Wednesday, March 16, 2011

Borders on my Mind

Not the closing bookstore, or the  political boundaries around a state, but the larger concept; that thing which defines the inside and the outside of me, or the sense and the nonsense of constructed narratives. Sanity, insanity, sensory deprivation, the supernatural and the natural. Fiction and history That kind of thing.

If I neglect diligence in locking my doors, I'm a fool. If you open them, you're still a criminal regardless of how hard it was to do so. If a nation succeeds in the internalization of walls, the way the Chinese have, or the way that each of us individually does when we inhabit the fiction of our unitary, authentic self, then the walls can dissolve again to the level of symbolic. I belong, therefore I am.

Walls as tourist attractions, like the great wall of China, or the sexy skin of one of Charlie Sheen's porn star buddies, refocus the self on the inside as one who wants to conform and lay claim to pride of place. The perceived need to build robust real walls, or to buff out or to clothe the physical self, announce the invisibility or transparency of any and all shared definition. To be willingly naked is to trust in consciously shared boundaries, maybe. Let's not be silly.

****************

§ **TO-DO LIST**:
A. Translate this sentence from the blog post on borders into Spanish: "If I neglect diligence in locking my doors, I'm a fool."
B. Duplicate, word for word, the part of the blog post on borders that opens with the words containing "Borders on my" and closes with "kind of thing.".
C. What two things does the blog post on borders say its subject is not?
The material has no connection to the blog post on borders.

§ **DATA BLOCK**:
****************

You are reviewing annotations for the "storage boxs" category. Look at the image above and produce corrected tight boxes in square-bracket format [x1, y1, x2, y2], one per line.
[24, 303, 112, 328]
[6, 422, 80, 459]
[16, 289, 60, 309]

****************

§ **OUTPUTS BY TASK**:
A. Si descuido la diligencia al cerrar mis puertas con llave, soy un tonto.

B.
Borders on my Mind

Not the closing bookstore, or the  political boundaries around a state, but the larger concept; that thing which defines the inside and the outside of me, or the sense and the nonsense of constructed narratives. Sanity, insanity, sensory deprivation, the supernatural and the natural. Fiction and history That kind of thing.

C. The closing bookstore and the political boundaries around a state.